> **INSTRUCTIONS TO FOLLOW**:
Rewrite the lines below as a JSON list of strings, one string per line, leaving out blank lines and the pictures.

> **INFORMATION PROVIDED**:
•••
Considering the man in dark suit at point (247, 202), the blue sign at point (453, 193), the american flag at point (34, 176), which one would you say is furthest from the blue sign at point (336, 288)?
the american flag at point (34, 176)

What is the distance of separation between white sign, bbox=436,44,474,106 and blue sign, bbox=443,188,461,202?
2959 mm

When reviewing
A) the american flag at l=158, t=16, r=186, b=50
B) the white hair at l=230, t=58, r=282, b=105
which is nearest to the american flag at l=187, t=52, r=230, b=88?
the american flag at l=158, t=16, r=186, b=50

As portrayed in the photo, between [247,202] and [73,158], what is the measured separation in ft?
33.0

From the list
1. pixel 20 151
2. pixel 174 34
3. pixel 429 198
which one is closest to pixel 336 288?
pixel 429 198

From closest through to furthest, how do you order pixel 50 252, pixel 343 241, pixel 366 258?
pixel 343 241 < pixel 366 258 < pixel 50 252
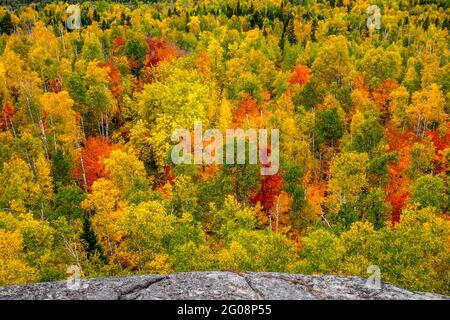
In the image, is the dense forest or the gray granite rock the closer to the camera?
the gray granite rock

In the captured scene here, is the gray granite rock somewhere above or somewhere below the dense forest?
above

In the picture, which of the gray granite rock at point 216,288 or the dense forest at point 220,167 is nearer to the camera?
the gray granite rock at point 216,288

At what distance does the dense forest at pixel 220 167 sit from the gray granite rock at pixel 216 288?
17151mm

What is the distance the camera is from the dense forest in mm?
42094

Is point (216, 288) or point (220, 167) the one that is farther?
point (220, 167)

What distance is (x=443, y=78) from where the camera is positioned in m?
83.9

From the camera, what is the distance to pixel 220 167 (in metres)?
59.5

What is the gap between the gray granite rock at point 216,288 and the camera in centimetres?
2005

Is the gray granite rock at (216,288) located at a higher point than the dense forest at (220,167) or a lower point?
higher

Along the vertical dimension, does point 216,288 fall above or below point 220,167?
above

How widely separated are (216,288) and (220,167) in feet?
129

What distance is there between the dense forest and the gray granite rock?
17151 mm
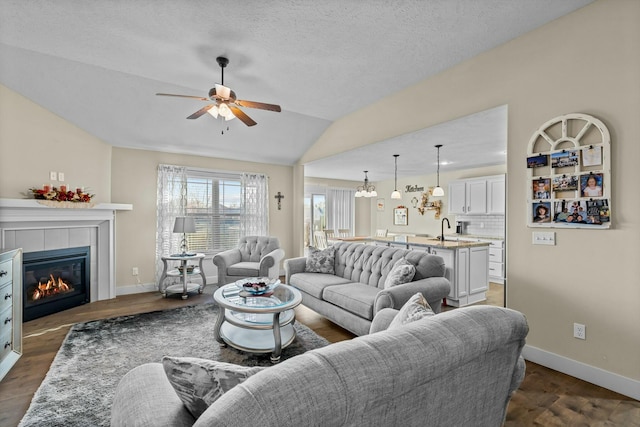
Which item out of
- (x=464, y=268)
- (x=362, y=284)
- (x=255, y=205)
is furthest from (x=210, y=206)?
(x=464, y=268)

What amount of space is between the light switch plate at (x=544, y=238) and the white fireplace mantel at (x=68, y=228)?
17.0ft

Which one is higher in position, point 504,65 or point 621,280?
point 504,65

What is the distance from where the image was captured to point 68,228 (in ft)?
13.3

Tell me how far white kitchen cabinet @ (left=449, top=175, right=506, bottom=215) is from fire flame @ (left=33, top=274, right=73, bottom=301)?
7.27 metres

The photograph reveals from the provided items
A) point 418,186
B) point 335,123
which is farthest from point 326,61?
point 418,186

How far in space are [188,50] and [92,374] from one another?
2909 mm

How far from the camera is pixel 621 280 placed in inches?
84.9

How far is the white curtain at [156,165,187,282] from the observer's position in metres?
5.04

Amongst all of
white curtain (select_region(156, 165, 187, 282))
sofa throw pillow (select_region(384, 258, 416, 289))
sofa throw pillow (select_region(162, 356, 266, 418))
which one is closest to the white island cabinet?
sofa throw pillow (select_region(384, 258, 416, 289))

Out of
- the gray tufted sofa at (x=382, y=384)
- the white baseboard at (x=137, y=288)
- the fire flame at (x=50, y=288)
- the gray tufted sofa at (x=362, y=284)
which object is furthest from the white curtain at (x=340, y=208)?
the gray tufted sofa at (x=382, y=384)

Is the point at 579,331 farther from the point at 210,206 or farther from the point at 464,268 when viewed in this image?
the point at 210,206

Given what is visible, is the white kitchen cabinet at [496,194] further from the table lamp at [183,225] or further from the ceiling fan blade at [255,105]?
the table lamp at [183,225]

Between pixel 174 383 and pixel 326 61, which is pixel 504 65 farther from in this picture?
pixel 174 383

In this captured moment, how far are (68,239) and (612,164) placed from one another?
5.88m
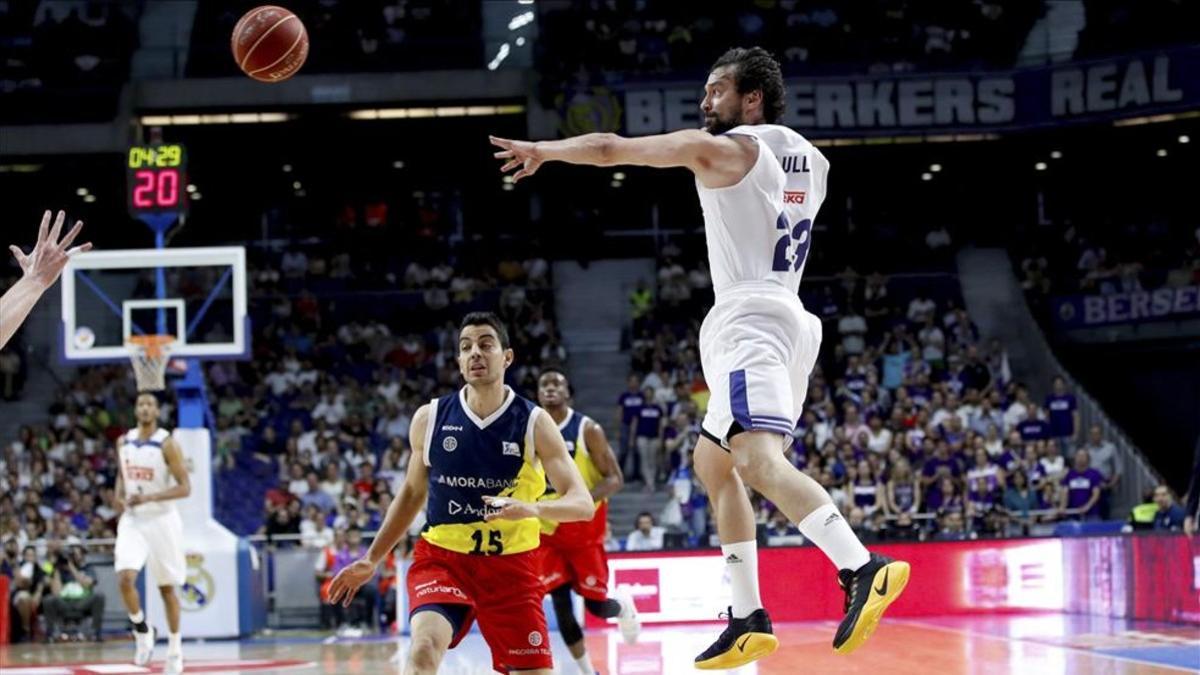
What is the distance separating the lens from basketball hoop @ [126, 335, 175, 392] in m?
15.9

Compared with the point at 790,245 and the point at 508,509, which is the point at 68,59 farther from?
the point at 508,509

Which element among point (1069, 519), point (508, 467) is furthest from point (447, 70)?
point (508, 467)

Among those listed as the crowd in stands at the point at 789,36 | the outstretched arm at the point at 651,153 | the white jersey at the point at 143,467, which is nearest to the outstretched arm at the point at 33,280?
the outstretched arm at the point at 651,153

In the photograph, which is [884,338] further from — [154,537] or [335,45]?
[154,537]

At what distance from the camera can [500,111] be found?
26266 millimetres

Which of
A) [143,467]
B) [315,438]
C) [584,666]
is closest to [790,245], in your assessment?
[584,666]

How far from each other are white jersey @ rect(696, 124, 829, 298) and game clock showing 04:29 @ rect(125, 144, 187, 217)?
38.4 ft

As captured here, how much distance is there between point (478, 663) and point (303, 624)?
684 cm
•••
> **SOLUTION TO THIS TASK**:
[
  "Considering the man in dark suit at point (247, 202), the blue sign at point (453, 193), the american flag at point (34, 176), which one would you say is furthest from the blue sign at point (336, 288)?",
  "the american flag at point (34, 176)",
  "What is the distance of separation between white sign, bbox=436,44,474,106 and blue sign, bbox=443,188,461,202?",
  "2959 mm",
  "When reviewing",
  "A) the american flag at l=158, t=16, r=186, b=50",
  "B) the white hair at l=230, t=58, r=282, b=105",
  "which is nearest to the american flag at l=187, t=52, r=230, b=88?",
  "the american flag at l=158, t=16, r=186, b=50",
  "As portrayed in the photo, between [247,202] and [73,158], what is the measured separation in ft?",
  "33.0",
  "From the list",
  "1. pixel 20 151",
  "2. pixel 174 34",
  "3. pixel 429 198",
  "which one is closest to pixel 336 288?",
  "pixel 429 198",
  "From closest through to furthest, how do you order pixel 50 252, pixel 343 241, pixel 366 258?",
  "pixel 343 241 < pixel 366 258 < pixel 50 252",
  "In the image, is the dense forest or the gray granite rock the closer to the camera?",
  "the gray granite rock",
  "In the captured scene here, is the gray granite rock somewhere above or somewhere below the dense forest?",
  "above",
  "In the picture, which of the gray granite rock at point 216,288 or the dense forest at point 220,167 is nearer to the camera?",
  "the gray granite rock at point 216,288",
  "At what distance does the dense forest at pixel 220 167 sit from the gray granite rock at pixel 216 288?",
  "17151mm",
  "What is the distance the camera is from the dense forest in mm?",
  "42094",
  "Is point (216, 288) or point (220, 167) the one that is farther?",
  "point (220, 167)",
  "What distance is (x=443, y=78) from where the camera is positioned in m?",
  "83.9",
  "From the camera, what is the distance to pixel 220 167 (in metres)?",
  "59.5",
  "What is the gap between the gray granite rock at point 216,288 and the camera in centimetres?",
  "2005",
  "Is the gray granite rock at (216,288) located at a higher point than the dense forest at (220,167) or a lower point?",
  "higher",
  "Along the vertical dimension, does point 216,288 fall above or below point 220,167?",
  "above",
  "How widely separated are (216,288) and (220,167) in feet?",
  "129",
  "What distance is there between the dense forest and the gray granite rock?",
  "17151 mm",
  "Which item out of",
  "- (x=464, y=268)",
  "- (x=362, y=284)",
  "- (x=255, y=205)",
  "is furthest from (x=210, y=206)?",
  "(x=464, y=268)",
  "What amount of space is between the light switch plate at (x=544, y=238) and the white fireplace mantel at (x=68, y=228)?",
  "17.0ft",
  "Which one is higher in position, point 504,65 or point 621,280?",
  "point 504,65",
  "What is the distance from where the image was captured to point 68,228 (in ft)?",
  "13.3",
  "Tell me how far white kitchen cabinet @ (left=449, top=175, right=506, bottom=215) is from fire flame @ (left=33, top=274, right=73, bottom=301)?",
  "7.27 metres",
  "The photograph reveals from the provided items",
  "A) point 418,186",
  "B) point 335,123",
  "which is farthest from point 326,61?",
  "point 418,186",
  "How far in space are [188,50] and [92,374] from one another?",
  "2909 mm",
  "How far from the camera is pixel 621 280 placed in inches?",
  "84.9",
  "How far is the white curtain at [156,165,187,282] from the observer's position in metres?",
  "5.04",
  "Amongst all of",
  "white curtain (select_region(156, 165, 187, 282))",
  "sofa throw pillow (select_region(384, 258, 416, 289))",
  "sofa throw pillow (select_region(162, 356, 266, 418))",
  "which one is closest to the white island cabinet?",
  "sofa throw pillow (select_region(384, 258, 416, 289))",
  "Out of",
  "- the gray tufted sofa at (x=382, y=384)",
  "- the white baseboard at (x=137, y=288)",
  "- the fire flame at (x=50, y=288)",
  "- the gray tufted sofa at (x=362, y=284)",
  "which object is furthest from the white curtain at (x=340, y=208)?",
  "the gray tufted sofa at (x=382, y=384)",
  "Is the point at 579,331 farther from the point at 210,206 or farther from the point at 464,268 when viewed in this image?",
  "the point at 210,206",
  "Given what is visible, is the white kitchen cabinet at [496,194] further from the table lamp at [183,225] or further from the ceiling fan blade at [255,105]?",
  "the table lamp at [183,225]",
  "Between pixel 174 383 and pixel 326 61, which is pixel 504 65 farther from in this picture?",
  "pixel 174 383",
  "In this captured moment, how far are (68,239) and (612,164) placed from one another?",
  "5.88m",
  "What is the distance separating the lens from basketball hoop @ [126, 335, 175, 392] in m?",
  "15.9",
  "Compared with the point at 790,245 and the point at 508,509, which is the point at 68,59 farther from?",
  "the point at 508,509",
  "Which element among point (1069, 519), point (508, 467) is furthest from point (447, 70)?",
  "point (508, 467)",
  "Among those listed as the crowd in stands at the point at 789,36 | the outstretched arm at the point at 651,153 | the white jersey at the point at 143,467, which is nearest to the outstretched arm at the point at 33,280?",
  "the outstretched arm at the point at 651,153",
  "In the photograph, which is [884,338] further from — [154,537] or [335,45]?",
  "[154,537]",
  "At what distance from the camera can [500,111] be found?",
  "26266 millimetres",
  "Which of",
  "A) [143,467]",
  "B) [315,438]",
  "C) [584,666]",
  "is closest to [790,245], in your assessment?",
  "[584,666]",
  "How far from each other are white jersey @ rect(696, 124, 829, 298) and game clock showing 04:29 @ rect(125, 144, 187, 217)?",
  "38.4 ft",
  "As captured here, how much distance is there between point (478, 663) and point (303, 624)?",
  "684 cm"
]